Dutra proibiu o jogo e o funcionamento dos cassinos e, de concreto, em termos positivos, além de empreendimentos vultuosos de infraestrutura, realizou uma grande campanha de alfabetização de adultos, que foi considerada pela Unesco como uma das maiores do mundo. Consta que depois de entregar o cargo, concluído seu único mandato, Gaspar Dutra afastou-se da atividade política. Em 1964, apoiou a deposição de João Goulart, que havia se investido com a renúncia de Jânio Quadros, e chegou a ter o seu nome articulado para assumir a presidência, que acabou sendo ocupada por Castello Branco. Seja como for, Dutra ficou famoso pela lenda sobre o “livrinho”, que, para alguns historiadores, exprimia uma posição legalista. Há uma frase emblemática de Dutra, que vale ser reproduzida na íntegra:
– Preocupado em corresponder à expectativa dos meus compatriotas, comprometo-me a manter, em tudo a mim depender, o sistema o sistema democrático que resultar das deliberações da Assembleia Nacional, sem o menor cerceamento das liberdades públicas, inseparáveis de um regime de opinião. Afirmo o propósito de receber com simpatia as sugestões que venham de qualquer setor, decidido a concorrer para uma obra de estreita e proveitosa cooperação entre o povo e o governo, num clima de ordem moral e material, indispensável ao trabalho fecundo. Soldado, subindo ao poder, como simples cidadão, espero em Deus as forças necessárias para fazer um governo civil, honesto e útil, ao meu país, um governo que possa corresponder às aspirações.

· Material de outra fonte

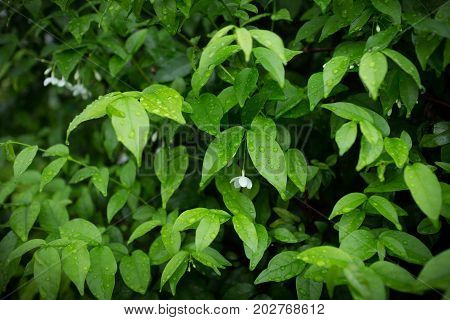 the green bushes background. Leaves texture background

Dutra morreu em 1974 no Rio de Janeiro aos 91 anos, adicionando à sua biografia registro de longevidade no histórico dos presidentes da República. Não é um dos ídolos do atual presidente Jair Bolsonaro, que é capitão e chegou ao poder pelo voto, mas insiste em autogolpe para obter poderes ditatoriais a fim de atender a seus interesses personalistas e ambições carreiristas. Bolsonaro governa sob a égide de uma Constituição que refundou o Brasil Democrático depois de 21 anos de ditadura militar. É um texto que tem suas falhas e omissões e que tem sofrido alterações pontuais, preservando, na essência, valores democráticos. Afinal, como denominou o doutor Ulysses Guimarães, é uma Constituição-Cidadã. “Não é perfeita (….) Quanto a ela, discordar, sim. Divergir, sim. Descumprir jamais. Afrontá-la, nunca. Traidor da Constituição é traidor da Pátria. A persistência da Constituição é a sobrevivência da democracia”, acrescentou Ulysses Guimarães, em instante particularmente emocionante da história política-institucional brasileira.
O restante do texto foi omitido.